Given task: Copy out each of the entries below word for word, keeping every line as it stands.

Material for this task:
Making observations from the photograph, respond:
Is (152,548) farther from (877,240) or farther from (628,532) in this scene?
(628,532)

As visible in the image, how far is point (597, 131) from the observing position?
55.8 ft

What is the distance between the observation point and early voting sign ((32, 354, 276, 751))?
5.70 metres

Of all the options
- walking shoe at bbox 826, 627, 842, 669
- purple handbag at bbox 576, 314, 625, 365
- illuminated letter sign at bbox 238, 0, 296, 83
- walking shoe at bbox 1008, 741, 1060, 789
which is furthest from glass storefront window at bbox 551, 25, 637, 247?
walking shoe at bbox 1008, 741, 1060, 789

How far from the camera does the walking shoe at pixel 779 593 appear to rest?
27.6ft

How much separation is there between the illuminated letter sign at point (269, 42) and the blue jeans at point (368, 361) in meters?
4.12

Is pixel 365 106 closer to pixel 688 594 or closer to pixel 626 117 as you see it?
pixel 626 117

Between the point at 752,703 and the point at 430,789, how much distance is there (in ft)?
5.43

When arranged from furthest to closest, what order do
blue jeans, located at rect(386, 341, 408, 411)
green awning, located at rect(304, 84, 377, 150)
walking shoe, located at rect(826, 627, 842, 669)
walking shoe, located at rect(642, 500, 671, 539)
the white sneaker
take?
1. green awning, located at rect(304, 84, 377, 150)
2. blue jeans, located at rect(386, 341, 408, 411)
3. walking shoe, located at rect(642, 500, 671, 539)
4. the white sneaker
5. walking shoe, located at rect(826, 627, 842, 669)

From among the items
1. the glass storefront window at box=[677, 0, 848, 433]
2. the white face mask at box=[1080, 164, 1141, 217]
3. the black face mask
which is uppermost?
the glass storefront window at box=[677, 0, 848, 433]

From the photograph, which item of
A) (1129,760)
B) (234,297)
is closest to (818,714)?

Result for this task:
Making observations from the photograph, respond:
Is (152,548) farther from (877,240) or farther from (628,532) in this scene?
(628,532)

As visible in the image, how far is point (597, 131) from the observing position?
55.8 ft

What is the distance between the observation point and early voting sign ((32, 354, 276, 751))?
5.70 metres

Of all the options
- walking shoe at bbox 826, 627, 842, 669
- purple handbag at bbox 576, 314, 625, 365
- illuminated letter sign at bbox 238, 0, 296, 83
- walking shoe at bbox 1008, 741, 1060, 789
which is furthest from glass storefront window at bbox 551, 25, 637, 247?
walking shoe at bbox 1008, 741, 1060, 789

How far from the camera does the walking shoe at pixel 779 593 appear to rest?
27.6ft

How much separation is there between the illuminated letter sign at point (269, 42) and the blue jeans at point (368, 361) in meters?
4.12

Is pixel 365 106 closer to pixel 688 594 or closer to pixel 626 117 as you see it?
pixel 626 117

Between the point at 752,703 and the point at 430,789, how much distance is there (in ft)?
5.43

When arranged from furthest to closest, what order do
blue jeans, located at rect(386, 341, 408, 411)
green awning, located at rect(304, 84, 377, 150)
walking shoe, located at rect(826, 627, 842, 669)
walking shoe, located at rect(642, 500, 671, 539)
the white sneaker
take?
1. green awning, located at rect(304, 84, 377, 150)
2. blue jeans, located at rect(386, 341, 408, 411)
3. walking shoe, located at rect(642, 500, 671, 539)
4. the white sneaker
5. walking shoe, located at rect(826, 627, 842, 669)

From among the items
1. the glass storefront window at box=[677, 0, 848, 433]
2. the white face mask at box=[1080, 164, 1141, 217]
3. the black face mask
which is uppermost?
the glass storefront window at box=[677, 0, 848, 433]

From the photograph, which item of
A) (1129,760)
B) (234,297)
is closest to (818,714)?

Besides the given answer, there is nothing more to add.